A 70-year-old man, BT, presented to the emergency department with acute onset abdominal pain, vomiting, tachycardia, hypotension, and an increased white blood cell count. Past medical and surgical history were notable for type 1 diabetes mellitus, hypertension, and total knee and hip replacements. His admission weight was 70 kg with a height of 71 inches (BMI 21.5 kg/m2). His weight was stable, and he had a normal appetite until the day prior to admission. Imaging was suggestive of diverticulitis with an uncontained perforation. BT was taken to the operating room for an emergent exploratory laparotomy and underwent a sigmoid colectomy with end colostomy. He was admitted to the ICU due to septic shock, and the need for mechanical ventilation and a continuous vasopressor infusion to maintain an adequate blood pressure. With source control and appropriate antibiotic therapy, BT’s clinical condition rapidly improved.

After having his breathing tube removed, BT was advanced to a diet that included oral nutrition supplements (ONS) appropriate for a patient with diabetes by postoperative day (POD) 2. On POD 4, BT reported poor appetite and was taking less than 25% of his estimated nutritional needs.
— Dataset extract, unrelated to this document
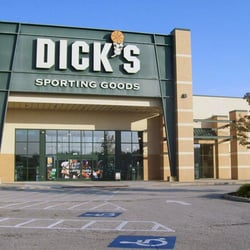 new arrivals 77c23 b707a DICK'S Sporting Goods - Sporting Goods - 17071 Southpark Ctr ...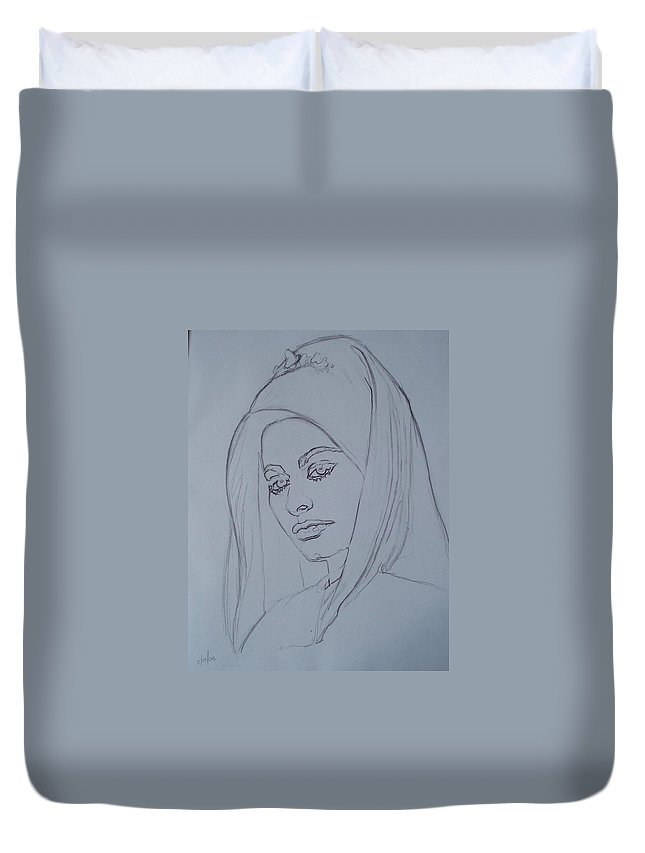 Woman Duvet Cover featuring the drawing Sophia Loren In Headdress by Sean Connolly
He related his poor appetite to feeling full earlier than usual (early satiety) and fatigue. To maximize menu options, BT’s diet was liberalized to a regular diet. Alternative ONS were explored, and his family agreed to bring in food from home. By POD 7 his oral intake increased to about 50% of estimated needs from meals and ONS. At this point he had lost ∼3.6 kg (∼5% body weight) since admission. Given his persistent suboptimal intake and weight loss, the patient met criteria for supplemental enteral nutrition (EN). He agreed to nasogastric small-bore feeding tube placement. Nocturnal EN was initiated to provide ∼70% of his estimated caloric needs to supplement his oral nutrition. Despite these maneuvers, BT’s oral intake did not improve. A more durable feeding tube would be of benefit and his surgeon planned on placing a gastrostomy tube (a feeding tube that crosses the abdominal wall to directly enter the stomach).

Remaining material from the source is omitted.